You are viewing a plain text version of this content. The canonical link for it is here.
Posted to dev@harmony.apache.org by Mark Hindess <ma...@googlemail.com> on 2007/10/17 20:34:15 UTC

Re: [classlib][icu] Bringing ICU level up to 3.8

On 17 October 2007 at 16:32, Tim Ellison <t....@gmail.com> wrote:
> Tim Ellison wrote:
> > (Left as an exercise for the reader <g>)
> 
> Feeling a bit guilty about the cop-out...

And so you should ;-)

> I slightly modified Alexei's test case to
>  - include some warm-up encode/decode loops to get the methods
>    jitted to a reasonable level,
>  - read the data into a direct byte buffer, and then into a
>    'regular' byte buffer, e.g. one allocated in the Java heap,
>  - I then looked at the effect of converting a short string (129 chars)

I'd have gone with the following 110 character string myself:

  "I took a speed-reading course and read War and Peace in twenty
  minutes.  It involves Russia." - Woody Allen.

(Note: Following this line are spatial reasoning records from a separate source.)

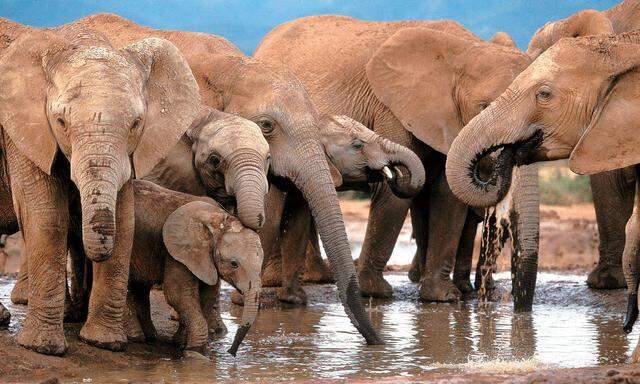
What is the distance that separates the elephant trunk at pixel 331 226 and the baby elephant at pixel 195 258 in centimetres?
99

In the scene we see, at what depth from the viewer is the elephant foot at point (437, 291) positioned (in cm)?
1122

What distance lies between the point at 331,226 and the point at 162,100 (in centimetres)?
162

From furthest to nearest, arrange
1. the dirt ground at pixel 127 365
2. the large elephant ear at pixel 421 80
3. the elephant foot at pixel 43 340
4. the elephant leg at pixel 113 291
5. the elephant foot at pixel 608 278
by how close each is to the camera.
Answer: the elephant foot at pixel 608 278
the large elephant ear at pixel 421 80
the elephant leg at pixel 113 291
the elephant foot at pixel 43 340
the dirt ground at pixel 127 365

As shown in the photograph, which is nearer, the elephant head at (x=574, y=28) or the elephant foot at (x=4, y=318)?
the elephant foot at (x=4, y=318)

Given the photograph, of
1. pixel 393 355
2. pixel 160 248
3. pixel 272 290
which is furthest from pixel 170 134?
pixel 272 290

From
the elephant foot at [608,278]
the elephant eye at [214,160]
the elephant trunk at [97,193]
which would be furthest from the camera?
the elephant foot at [608,278]

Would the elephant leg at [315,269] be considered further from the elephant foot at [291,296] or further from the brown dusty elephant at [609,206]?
the brown dusty elephant at [609,206]

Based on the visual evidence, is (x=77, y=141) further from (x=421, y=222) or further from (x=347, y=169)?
(x=421, y=222)

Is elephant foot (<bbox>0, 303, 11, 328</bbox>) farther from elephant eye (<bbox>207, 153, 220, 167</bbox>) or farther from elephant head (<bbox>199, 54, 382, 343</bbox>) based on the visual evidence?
elephant head (<bbox>199, 54, 382, 343</bbox>)

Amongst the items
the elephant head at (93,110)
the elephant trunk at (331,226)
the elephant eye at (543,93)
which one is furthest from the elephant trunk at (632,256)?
the elephant head at (93,110)

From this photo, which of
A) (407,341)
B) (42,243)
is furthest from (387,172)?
(42,243)

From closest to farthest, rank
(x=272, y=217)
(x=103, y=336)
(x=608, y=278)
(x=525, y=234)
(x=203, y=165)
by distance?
1. (x=103, y=336)
2. (x=203, y=165)
3. (x=525, y=234)
4. (x=272, y=217)
5. (x=608, y=278)

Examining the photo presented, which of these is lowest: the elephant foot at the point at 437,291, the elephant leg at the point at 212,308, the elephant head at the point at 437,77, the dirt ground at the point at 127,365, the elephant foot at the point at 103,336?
the dirt ground at the point at 127,365

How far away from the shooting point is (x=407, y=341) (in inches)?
343
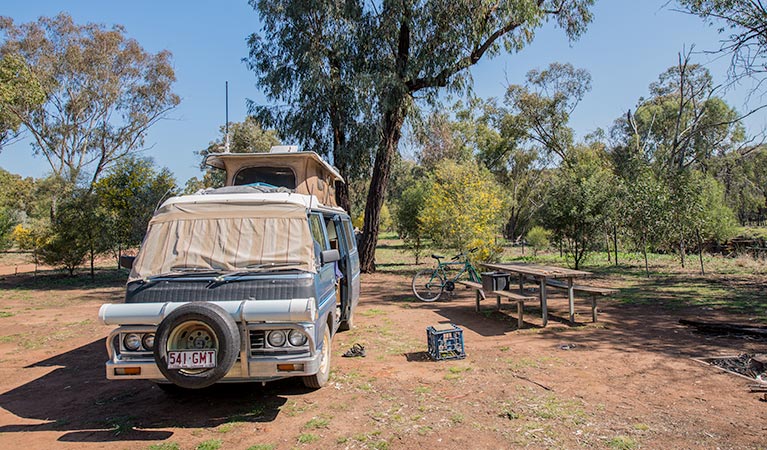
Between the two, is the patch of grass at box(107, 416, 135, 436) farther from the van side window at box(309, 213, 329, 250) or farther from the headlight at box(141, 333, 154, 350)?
the van side window at box(309, 213, 329, 250)

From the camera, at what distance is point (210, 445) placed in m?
4.03

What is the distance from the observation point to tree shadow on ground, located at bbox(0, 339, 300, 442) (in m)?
4.46

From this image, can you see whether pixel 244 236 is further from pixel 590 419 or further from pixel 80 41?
pixel 80 41

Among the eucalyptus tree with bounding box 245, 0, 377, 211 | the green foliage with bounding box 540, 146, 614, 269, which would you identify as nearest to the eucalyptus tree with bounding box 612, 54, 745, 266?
the green foliage with bounding box 540, 146, 614, 269

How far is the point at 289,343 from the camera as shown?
439cm

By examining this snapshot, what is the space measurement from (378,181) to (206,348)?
556 inches

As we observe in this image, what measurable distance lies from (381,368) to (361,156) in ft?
40.3

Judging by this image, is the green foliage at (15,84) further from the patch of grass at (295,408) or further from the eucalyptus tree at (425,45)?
the patch of grass at (295,408)

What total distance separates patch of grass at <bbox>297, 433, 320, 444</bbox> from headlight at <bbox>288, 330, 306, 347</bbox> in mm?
785

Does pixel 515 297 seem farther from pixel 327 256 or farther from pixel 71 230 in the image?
pixel 71 230

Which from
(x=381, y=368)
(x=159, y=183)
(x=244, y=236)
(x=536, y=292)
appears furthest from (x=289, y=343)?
(x=159, y=183)

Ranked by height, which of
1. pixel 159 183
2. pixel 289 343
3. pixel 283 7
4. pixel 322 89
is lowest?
pixel 289 343

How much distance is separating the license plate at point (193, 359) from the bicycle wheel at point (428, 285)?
26.0 feet

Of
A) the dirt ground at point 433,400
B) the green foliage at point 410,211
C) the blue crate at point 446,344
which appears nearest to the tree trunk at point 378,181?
the green foliage at point 410,211
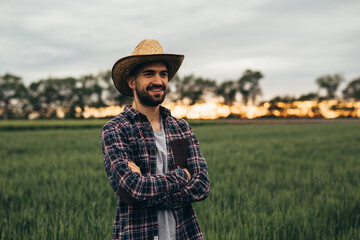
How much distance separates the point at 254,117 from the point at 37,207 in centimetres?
6681

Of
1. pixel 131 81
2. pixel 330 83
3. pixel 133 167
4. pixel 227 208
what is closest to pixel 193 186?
pixel 133 167

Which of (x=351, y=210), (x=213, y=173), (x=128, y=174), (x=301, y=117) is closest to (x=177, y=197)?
(x=128, y=174)

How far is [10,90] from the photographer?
6725 cm

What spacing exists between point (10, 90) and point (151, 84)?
8031 cm

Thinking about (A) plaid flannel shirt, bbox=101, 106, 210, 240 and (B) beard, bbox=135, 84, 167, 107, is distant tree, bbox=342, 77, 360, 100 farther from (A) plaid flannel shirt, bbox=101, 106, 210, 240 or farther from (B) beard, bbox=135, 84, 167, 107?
(B) beard, bbox=135, 84, 167, 107

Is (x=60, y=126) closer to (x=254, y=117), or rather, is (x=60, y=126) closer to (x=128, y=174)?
(x=128, y=174)

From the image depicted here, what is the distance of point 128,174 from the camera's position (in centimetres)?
123

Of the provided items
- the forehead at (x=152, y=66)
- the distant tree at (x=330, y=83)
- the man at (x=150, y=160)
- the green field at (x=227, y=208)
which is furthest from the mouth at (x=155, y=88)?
the distant tree at (x=330, y=83)

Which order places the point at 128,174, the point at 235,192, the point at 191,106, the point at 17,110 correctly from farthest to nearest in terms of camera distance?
the point at 191,106, the point at 17,110, the point at 235,192, the point at 128,174

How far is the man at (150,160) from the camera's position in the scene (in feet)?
4.10

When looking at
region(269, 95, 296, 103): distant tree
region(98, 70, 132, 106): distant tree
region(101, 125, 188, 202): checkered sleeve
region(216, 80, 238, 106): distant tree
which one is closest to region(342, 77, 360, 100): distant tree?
region(269, 95, 296, 103): distant tree

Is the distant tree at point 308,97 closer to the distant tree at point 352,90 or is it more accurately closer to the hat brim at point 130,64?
the distant tree at point 352,90

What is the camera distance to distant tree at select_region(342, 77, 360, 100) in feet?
253

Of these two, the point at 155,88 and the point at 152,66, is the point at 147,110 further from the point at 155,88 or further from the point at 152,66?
the point at 152,66
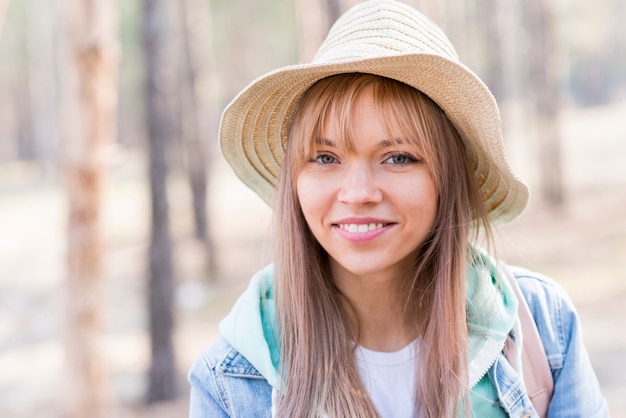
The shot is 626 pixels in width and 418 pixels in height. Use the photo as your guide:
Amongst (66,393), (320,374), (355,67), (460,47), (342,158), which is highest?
(460,47)

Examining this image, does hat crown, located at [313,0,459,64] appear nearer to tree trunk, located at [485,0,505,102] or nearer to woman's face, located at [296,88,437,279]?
woman's face, located at [296,88,437,279]

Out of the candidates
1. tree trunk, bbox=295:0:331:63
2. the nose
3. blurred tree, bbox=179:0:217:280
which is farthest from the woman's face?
blurred tree, bbox=179:0:217:280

> I was running this on the IBM VME, and here's what I got (below).
>
> Interestingly the Java decoder was faster on the long string than the
> native code.  The others are sufficiently similar to imply to me that
> we should just keep it all in Java.

You mean remove the heuristic and remove the intel-contributed native
code?  I guess that seems reasonable given these results; it would
enable us to reduce the size of the code base (and jre footprint
as discussed elsewhere) and concentrate our efforts on the java
implementation.

Of course, this is rather dependent on us being able to achieve similar
results on DRLVM - so it would be interesting to see these results for
that VM too.

Regards,
 Mark.

> === long string
> 
> Read chars = 3285165
> 10 loops warm up
> 10 loops timed
> 
> Direct ByteBuffer
> 
> Built-in
> <org.apache.harmony.niochar.charset.CP_1251$Decoder> Decoding time: 781
> millis
> <org.apache.harmony.niochar.charset.CP_1251$Encoder> Encoding time: 571
> millis
> 
> 
> Java Heap Byte Buffer
> 
> Built-in
> <org.apache.harmony.niochar.charset.CP_1251$Decoder> Decoding time: 430
> millis
> <org.apache.harmony.niochar.charset.CP_1251$Encoder> Encoding time: 521
> millis
> 
> 
> === short string
> 
> Read chars = 129
> 1000 loops warm-up
> 10000 loops timed
> 
> 
> Direct ByteBuffer
> 
> Built-in
> <org.apache.harmony.niochar.charset.CP_1251$Decoder> Decoding time: 10
> millis
> <org.apache.harmony.niochar.charset.CP_1251$Encoder> Encoding time: 0 millis
> 
> 
> Java Heap Byte Buffer
> 
> Built-in
> <org.apache.harmony.niochar.charset.CP_1251$Decoder> Decoding time: 10
> millis
> <org.apache.harmony.niochar.charset.CP_1251$Encoder> Encoding time: 0 millis
> 



Re: [classlib][icu] Bringing ICU level up to 3.8

Posted by Tim Ellison <t....@gmail.com>.
Mark Hindess wrote:
> On 17 October 2007 at 16:32, Tim Ellison <t....@gmail.com> wrote:
>> Tim Ellison wrote:
>> I was running this on the IBM VME, and here's what I got (below).
>>
>> Interestingly the Java decoder was faster on the long string than the
>> native code.  The others are sufficiently similar to imply to me that
>> we should just keep it all in Java.
> 
> You mean remove the heuristic and remove the intel-contributed native
> code?  I guess that seems reasonable given these results; it would
> enable us to reduce the size of the code base (and jre footprint
> as discussed elsewhere) and concentrate our efforts on the java
> implementation.

Well I'm not quite there yet.  I was running on the IBM VME and only did
a modicum of testing on my uniprocessor laptop, so I would expect to get
a more compelling case before discarding any existing code.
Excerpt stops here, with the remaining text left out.